══ Supplied text
Horizontal Scaling Guide¶
Controller (Django)¶
The Controller is stateless — all state lives in Postgres, Redis, and MinIO.
Scaling strategy¶
- Run multiple Controller instances behind a load balancer
- Session affinity not required (sessions stored in Redis/DB)
- Each instance runs its own gunicorn workers
Configuration¶
# Production: 4 workers per instance, 2-4 instances
gunicorn config.wsgi:application \
--bind 0.0.0.0:8000 \
--workers 4 \
--threads 2 \
--timeout 120 \
--max-requests 1000 \
--max-requests-jitter 50
Bottlenecks¶
- Database connections: Each worker holds a connection. Use PgBouncer for connection pooling at scale.
- Brief assembly: CPU-bound (JSON serialization + hashing). Scales linearly with workers.
- Celery workers: Scale independently. Add more workers for brief lifecycle, health checks, failure reports.
Kubernetes¶
apiVersion: apps/v1
kind: Deployment
metadata:
name: controller
spec:
replicas: 3
template:
spec:
containers:
- name: controller
resources:
requests:
cpu: "500m"
memory: "512Mi"
limits:
cpu: "1"
memory: "1Gi"
Dispatcher (Go)¶
The Dispatcher manages container lifecycle — scaling depends on the queue source.
════
══ Supplied information
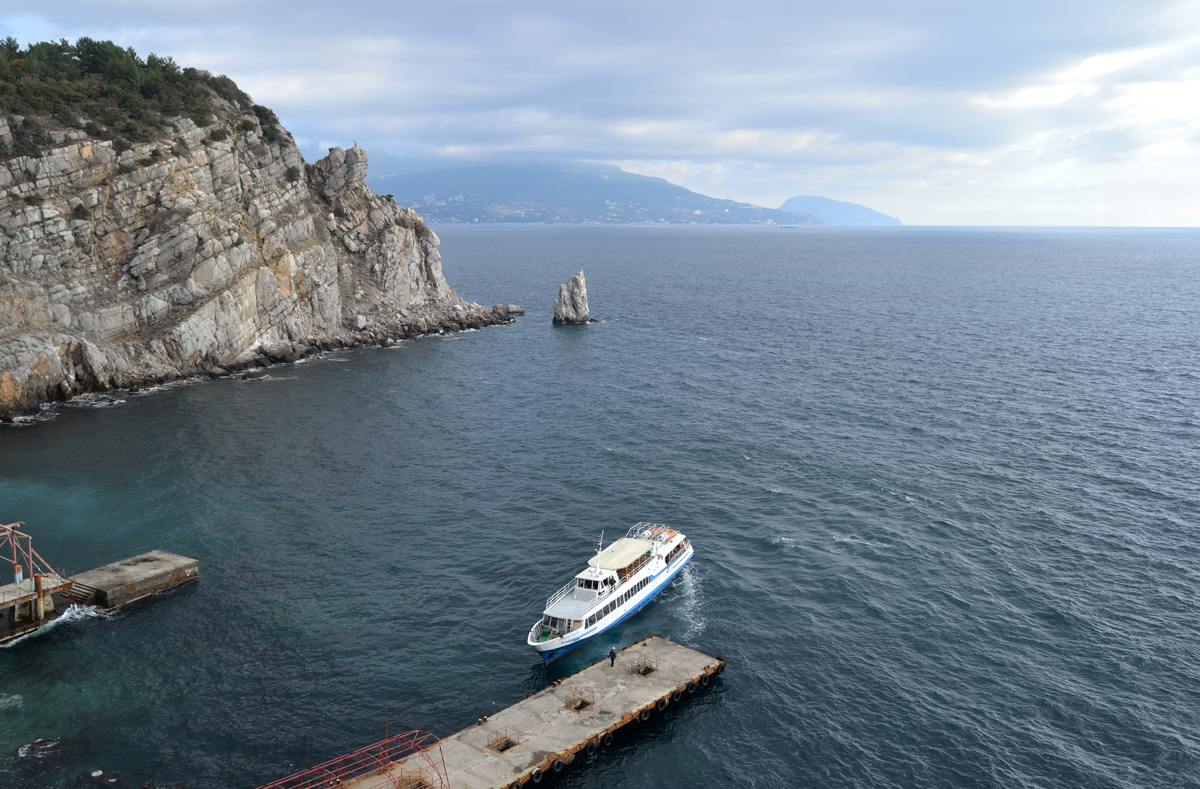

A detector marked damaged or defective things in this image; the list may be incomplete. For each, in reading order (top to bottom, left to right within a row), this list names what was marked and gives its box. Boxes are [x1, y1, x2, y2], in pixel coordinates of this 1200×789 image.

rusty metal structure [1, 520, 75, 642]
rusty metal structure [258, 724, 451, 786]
════
══ Supplied information
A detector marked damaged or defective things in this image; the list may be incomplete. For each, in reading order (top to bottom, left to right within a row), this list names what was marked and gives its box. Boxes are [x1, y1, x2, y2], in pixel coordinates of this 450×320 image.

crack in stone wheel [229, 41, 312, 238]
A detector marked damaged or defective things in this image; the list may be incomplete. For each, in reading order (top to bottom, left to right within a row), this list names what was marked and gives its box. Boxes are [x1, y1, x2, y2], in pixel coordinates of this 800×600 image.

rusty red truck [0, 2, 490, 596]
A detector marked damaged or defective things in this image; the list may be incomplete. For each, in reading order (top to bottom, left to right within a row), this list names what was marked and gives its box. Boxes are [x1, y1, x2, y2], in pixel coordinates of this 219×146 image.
════
Task instructions →
**1.** According to the horizontal scaling guide, what tool should be used for database connection pooling at scale?
**2.** Translate this sentence from the horizontal scaling guide into Spanish: "The Controller is stateless — all state lives in Postgres, Redis, and MinIO."
**3.** Carry on writing the horizontal scaling guide, picking up after its final sentence about the Dispatcher.
The data above can be left aside for what follows.

Results →
**1.** PgBouncer.

**2.** El Controller no tiene estado: todo el estado reside en Postgres, Redis y MinIO.

**3.**
Internal queue (Redis list)¶
- Only ONE Dispatcher instance can consume from a Redis list (BRPOP is exclusive)
- Scale by increasing
NUM_CONSUMERS(parallel goroutines within one instance) - For multi-instance: switch to
redis-streamqueue source
Redis Stream queue¶
- Multiple Dispatchers can consume from the same stream via consumer groups
- Each instance joins the
dispatchersconsumer group - Messages are distributed across instances automatically
- Set
QUEUE_SOURCE=redis-streamon all instances
Configuration¶
# Single instance, high parallelism
NUM_CONSUMERS=10
MAX_CONCURRENT_PULLS=4
# Multi-instance with Redis Streams
QUEUE_SOURCE=redis-stream
QUEUE_STREAM_NAME=kohakku:tasks
QUEUE_CONSUMER_GROUP=dispatchers
NUM_CONSUMERS=5
Bottlenecks¶
- Image pulls: Gated by
MAX_CONCURRENT_PULLS. Cold pulls dominate latency. - Docker socket: Local backend shares one Docker daemon. For higher throughput, use K8s/ECS backends.
- Redis: Single Redis handles queue + state. Separate Redis instances for queue vs state at high scale.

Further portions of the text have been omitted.